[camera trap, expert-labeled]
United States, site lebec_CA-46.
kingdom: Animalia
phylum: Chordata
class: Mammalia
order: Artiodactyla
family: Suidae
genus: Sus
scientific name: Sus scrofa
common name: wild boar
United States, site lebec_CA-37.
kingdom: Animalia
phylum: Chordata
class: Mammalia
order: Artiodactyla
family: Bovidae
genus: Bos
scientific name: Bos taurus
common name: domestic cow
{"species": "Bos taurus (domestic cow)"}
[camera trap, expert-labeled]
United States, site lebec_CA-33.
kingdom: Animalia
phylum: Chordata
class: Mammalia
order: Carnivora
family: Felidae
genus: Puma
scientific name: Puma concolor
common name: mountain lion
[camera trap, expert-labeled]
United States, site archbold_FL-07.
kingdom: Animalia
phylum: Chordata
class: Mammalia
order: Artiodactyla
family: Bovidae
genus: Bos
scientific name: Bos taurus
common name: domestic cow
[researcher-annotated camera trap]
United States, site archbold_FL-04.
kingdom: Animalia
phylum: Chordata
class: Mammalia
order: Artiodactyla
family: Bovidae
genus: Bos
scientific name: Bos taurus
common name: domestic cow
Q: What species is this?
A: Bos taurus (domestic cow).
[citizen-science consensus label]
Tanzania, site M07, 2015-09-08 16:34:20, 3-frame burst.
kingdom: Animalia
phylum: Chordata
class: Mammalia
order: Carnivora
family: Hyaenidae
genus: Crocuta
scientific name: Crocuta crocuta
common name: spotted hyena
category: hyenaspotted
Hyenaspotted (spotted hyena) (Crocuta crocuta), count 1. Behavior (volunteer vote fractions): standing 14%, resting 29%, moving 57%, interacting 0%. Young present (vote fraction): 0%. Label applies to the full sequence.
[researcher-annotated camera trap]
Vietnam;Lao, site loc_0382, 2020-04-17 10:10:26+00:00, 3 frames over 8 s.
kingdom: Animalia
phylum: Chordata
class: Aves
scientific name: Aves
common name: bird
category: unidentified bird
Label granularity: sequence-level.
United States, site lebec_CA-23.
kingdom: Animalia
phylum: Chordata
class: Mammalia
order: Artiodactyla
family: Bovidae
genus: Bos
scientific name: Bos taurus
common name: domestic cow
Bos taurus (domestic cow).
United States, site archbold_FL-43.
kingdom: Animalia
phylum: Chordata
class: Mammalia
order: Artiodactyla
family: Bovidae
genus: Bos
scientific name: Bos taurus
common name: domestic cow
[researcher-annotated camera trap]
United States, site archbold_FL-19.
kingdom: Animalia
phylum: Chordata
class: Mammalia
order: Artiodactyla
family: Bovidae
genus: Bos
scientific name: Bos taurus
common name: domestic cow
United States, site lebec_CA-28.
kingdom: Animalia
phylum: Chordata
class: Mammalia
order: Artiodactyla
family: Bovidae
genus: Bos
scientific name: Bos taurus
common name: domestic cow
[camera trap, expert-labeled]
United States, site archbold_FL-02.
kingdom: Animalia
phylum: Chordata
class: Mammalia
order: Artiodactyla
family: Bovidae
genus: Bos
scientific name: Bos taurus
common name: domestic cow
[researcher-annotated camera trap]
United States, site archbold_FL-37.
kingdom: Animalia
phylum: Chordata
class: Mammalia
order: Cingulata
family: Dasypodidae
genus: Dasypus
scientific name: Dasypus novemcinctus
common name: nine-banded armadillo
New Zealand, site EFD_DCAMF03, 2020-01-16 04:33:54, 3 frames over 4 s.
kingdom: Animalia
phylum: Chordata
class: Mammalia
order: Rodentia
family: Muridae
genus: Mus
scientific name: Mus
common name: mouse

**INSTRUCTIONS FOR THE TASK:**
Look at the material above and copy, word for word, its lines from the first through the one containing "common name: spotted hyena".

**ANSWER BELOW:**
[camera trap, expert-labeled]
United States, site lebec_CA-46.
kingdom: Animalia
phylum: Chordata
class: Mammalia
order: Artiodactyla
family: Suidae
genus: Sus
scientific name: Sus scrofa
common name: wild boar
United States, site lebec_CA-37.
kingdom: Animalia
phylum: Chordata
class: Mammalia
order: Artiodactyla
family: Bovidae
genus: Bos
scientific name: Bos taurus
common name: domestic cow
{"species": "Bos taurus (domestic cow)"}
[camera trap, expert-labeled]
United States, site lebec_CA-33.
kingdom: Animalia
phylum: Chordata
class: Mammalia
order: Carnivora
family: Felidae
genus: Puma
scientific name: Puma concolor
common name: mountain lion
[camera trap, expert-labeled]
United States, site archbold_FL-07.
kingdom: Animalia
phylum: Chordata
class: Mammalia
order: Artiodactyla
family: Bovidae
genus: Bos
scientific name: Bos taurus
common name: domestic cow
[researcher-annotated camera trap]
United States, site archbold_FL-04.
kingdom: Animalia
phylum: Chordata
class: Mammalia
order: Artiodactyla
family: Bovidae
genus: Bos
scientific name: Bos taurus
common name: domestic cow
Q: What species is this?
A: Bos taurus (domestic cow).
[citizen-science consensus label]
Tanzania, site M07, 2015-09-08 16:34:20, 3-frame burst.
kingdom: Animalia
phylum: Chordata
class: Mammalia
order: Carnivora
family: Hyaenidae
genus: Crocuta
scientific name: Crocuta crocuta
common name: spotted hyena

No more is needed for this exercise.